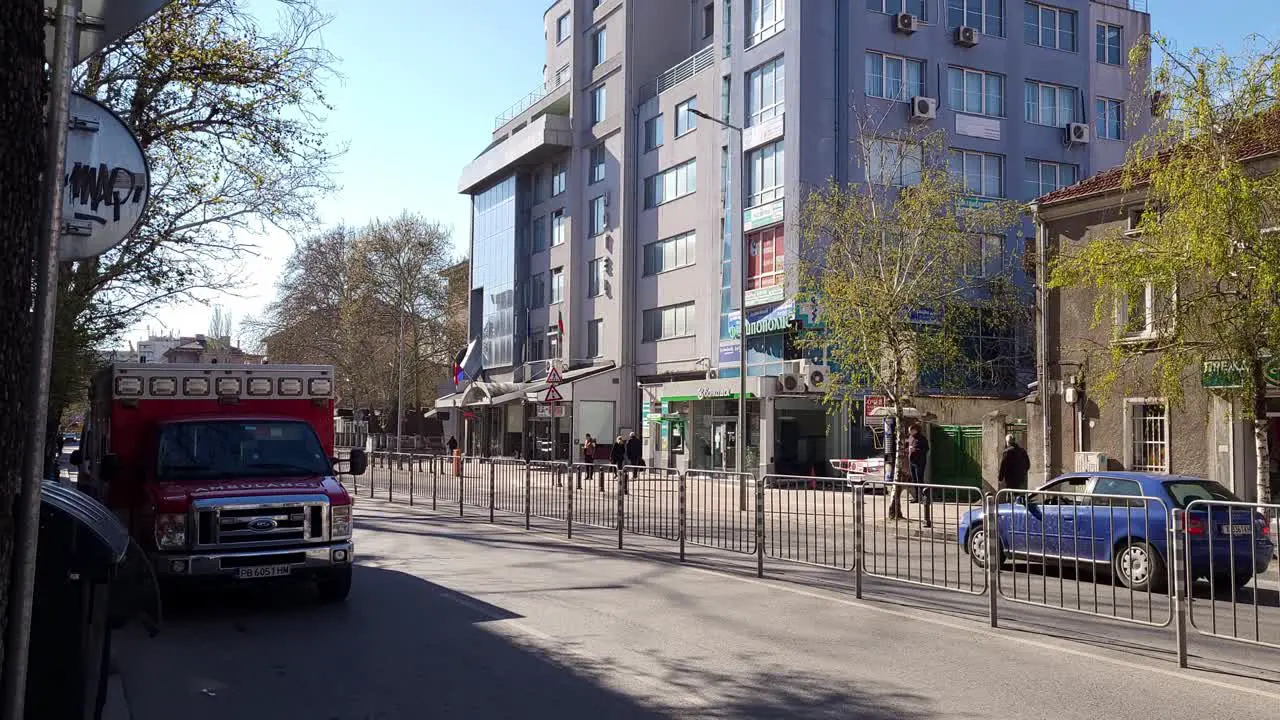 Light traffic passing by a Ford ambulance parked on 'Vasil Aprilov'' Blvd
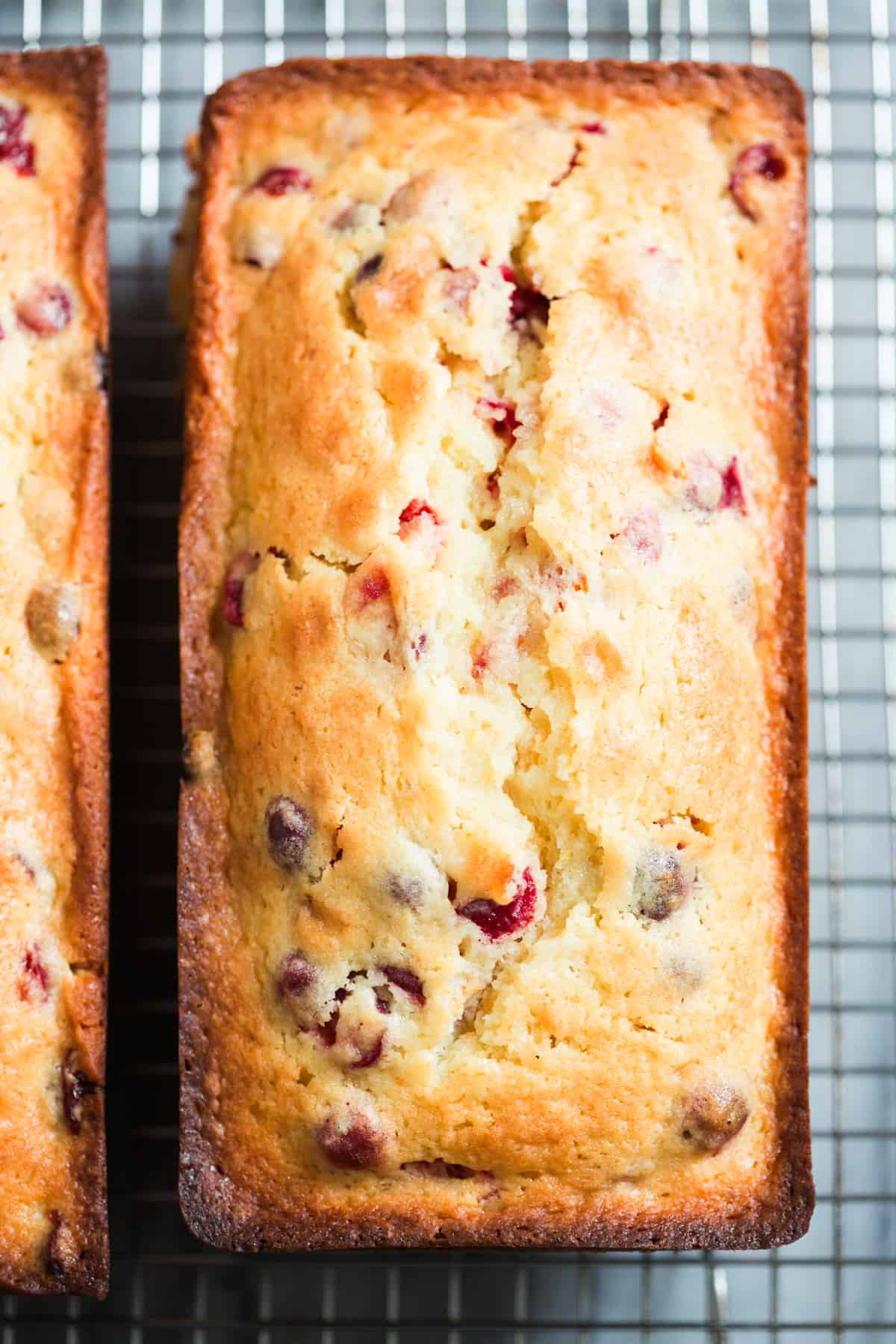 A loaf of the best Cranberry Orange Bread on a cooling rack.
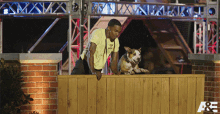 Leaping American Top Dog GIF - Leaping American Top Dog Over The Fence GIFs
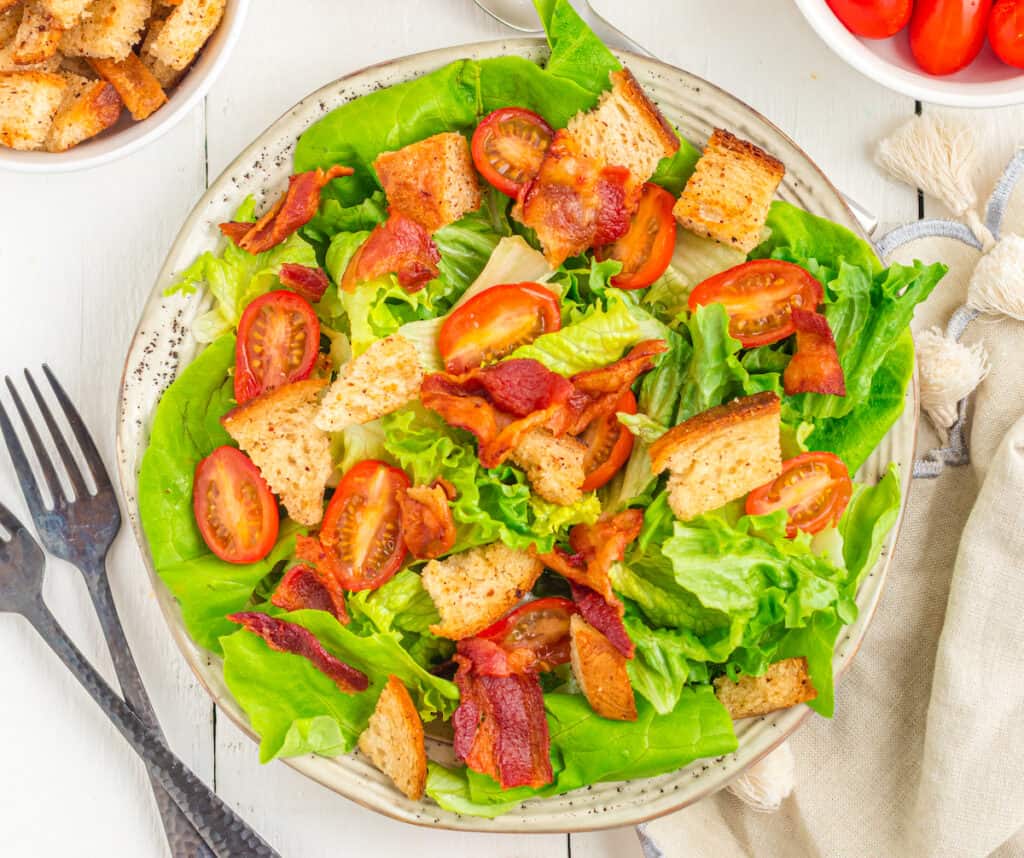 BLT salad assembled on a white plate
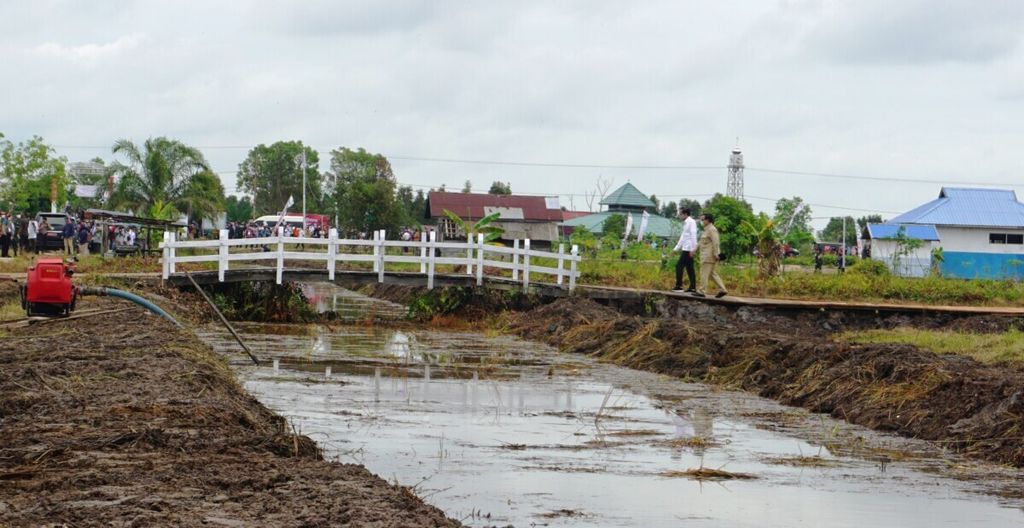 Presiden Joko Widodo dan Menteri Pertahanan Prabowo Subianto berjalan melintasi kanal di lahan yang diproyeksikan menjadi lokasi lumbung pangan (<i>food estate</i>) di Dadahup, Kabupaten Kapuas, Kalteng, 9 Juli 2020.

====================

Every entry above should be duplicated exactly. Do not include the images.

## ANSWER SECTION
 Light traffic passing by a Ford ambulance parked on 'Vasil Aprilov'' Blvd
 A loaf of the best Cranberry Orange Bread on a cooling rack.
 Leaping American Top Dog GIF - Leaping American Top Dog Over The Fence GIFs
 BLT salad assembled on a white plate
 Presiden Joko Widodo dan Menteri Pertahanan Prabowo Subianto berjalan melintasi kanal di lahan yang diproyeksikan menjadi lokasi lumbung pangan (<i>food estate</i>) di Dadahup, Kabupaten Kapuas, Kalteng, 9 Juli 2020.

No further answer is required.